=== Data for the task ===
━━━

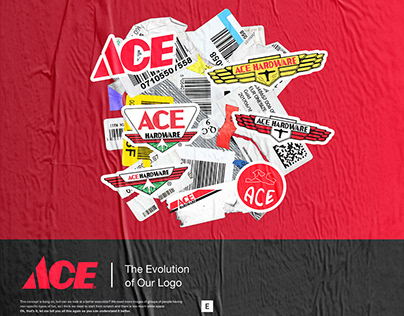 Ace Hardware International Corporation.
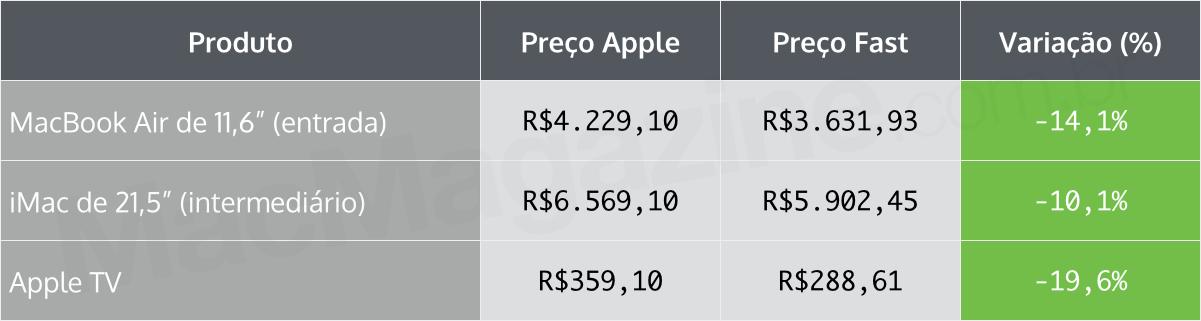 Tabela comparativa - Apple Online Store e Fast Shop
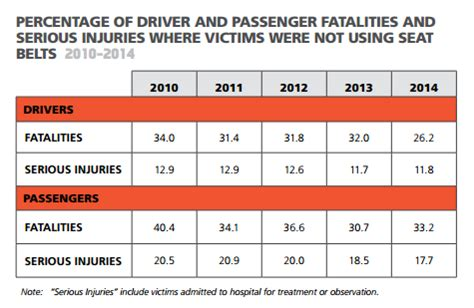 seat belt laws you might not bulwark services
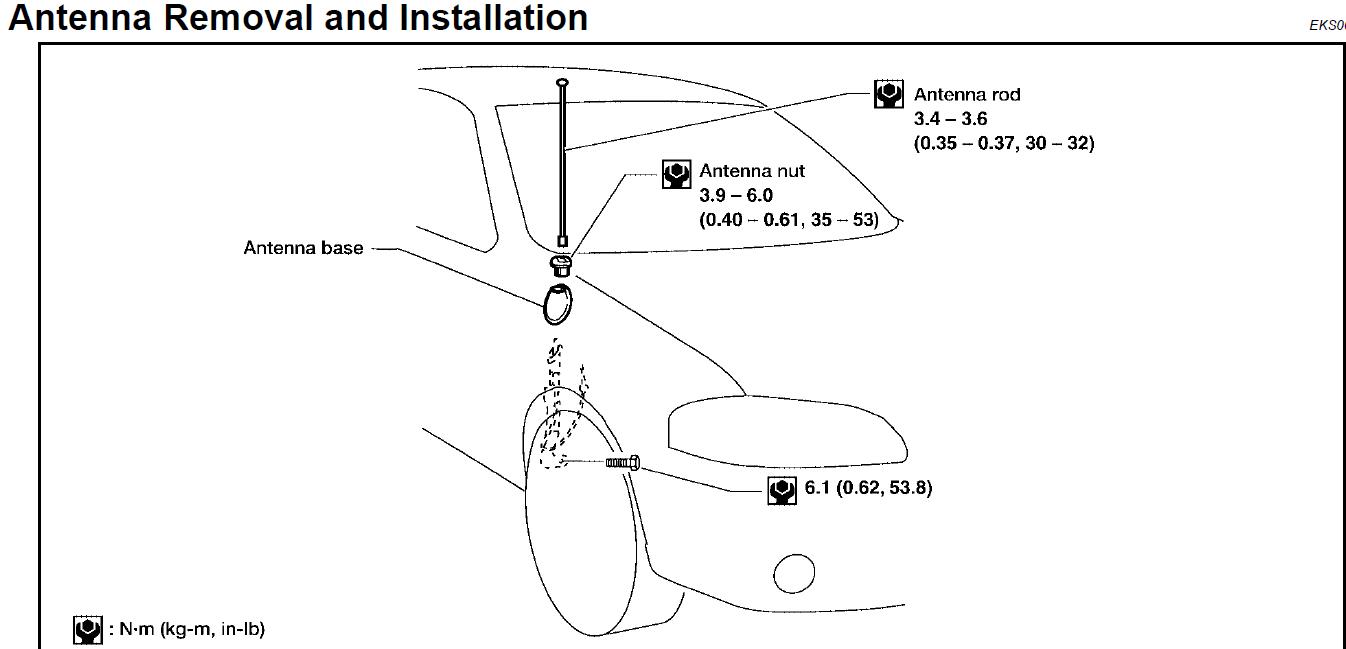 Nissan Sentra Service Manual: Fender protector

━━━

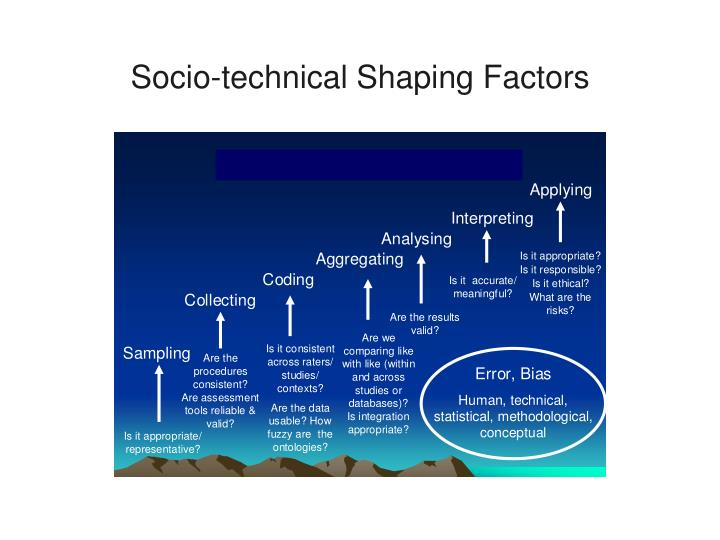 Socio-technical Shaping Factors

━━━

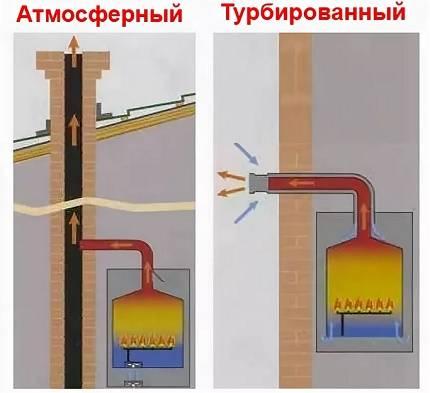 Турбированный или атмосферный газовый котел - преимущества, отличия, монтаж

━━━

=== The problem ===
Using the data above, copy exactly the lines from the one containing "Tabela comparativa - Apple" to the one containing "Nissan Sentra Service", inclusive. Exclude the pictures.

=== Written response ===
 Tabela comparativa - Apple Online Store e Fast Shop
 seat belt laws you might not bulwark services
 Nissan Sentra Service Manual: Fender protector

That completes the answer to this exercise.